→ **Отрывок письма**:
Благодарю, благодарю, бесконечно благодарю Тебя за твою великую любовь, воскрешающую жизнь духа, за твою ласку и заботу. Хорошо и весело вернулась домой и здесь живу тихо и покойно. Твои последние слова, что я все-таки неладно уезжаю, произвели на меня сильное впечатление. Сказал – значит так и есть; всю дорогу звучали они у меня в ушах и заставили перебрать все движения души. Конечно, много негодного в душе, и постоянно нужна Твоя помощь, Твои молитвы, очищающие и охраняющие нас. Совсем другая внутренне вернулась я домой. Помоги, Господи, сохранить это состояние. Теперь я живая, а то была мертвая, гнев мучил меня и закрывал от меня все.
Крепко целую Твои руки и молю прощения за всю мою скверну
Нерадивая Зина»4.

→ **Задание**:
Процитируйте приведенный выше отрывок письма полностью, без единого изменения.

→ **Записи**:
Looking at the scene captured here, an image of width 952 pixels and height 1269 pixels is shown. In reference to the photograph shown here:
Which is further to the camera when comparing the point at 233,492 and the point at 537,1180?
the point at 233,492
...
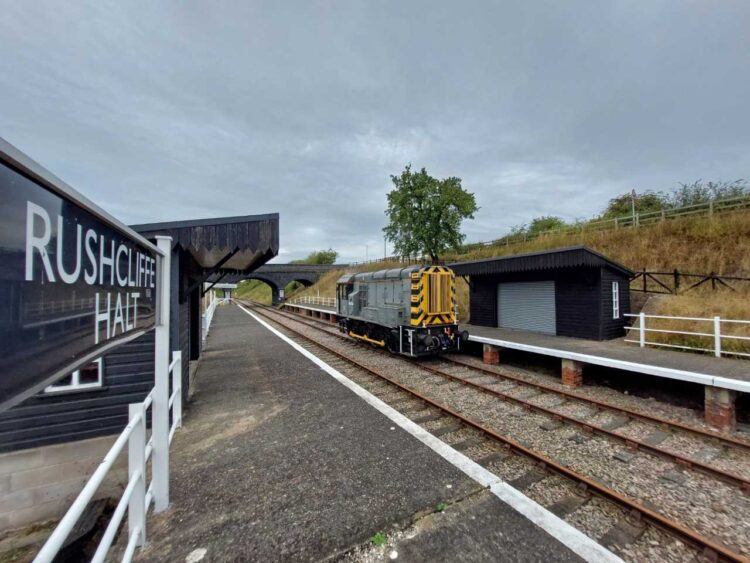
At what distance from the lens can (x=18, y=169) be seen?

→ **Ответ**:
Благодарю, благодарю, бесконечно благодарю Тебя за твою великую любовь, воскрешающую жизнь духа, за твою ласку и заботу. Хорошо и весело вернулась домой и здесь живу тихо и покойно. Твои последние слова, что я все-таки неладно уезжаю, произвели на меня сильное впечатление. Сказал – значит так и есть; всю дорогу звучали они у меня в ушах и заставили перебрать все движения души. Конечно, много негодного в душе, и постоянно нужна Твоя помощь, Твои молитвы, очищающие и охраняющие нас. Совсем другая внутренне вернулась я домой. Помоги, Господи, сохранить это состояние. Теперь я живая, а то была мертвая, гнев мучил меня и закрывал от меня все.
Крепко целую Твои руки и молю прощения за всю мою скверну
Нерадивая Зина»4.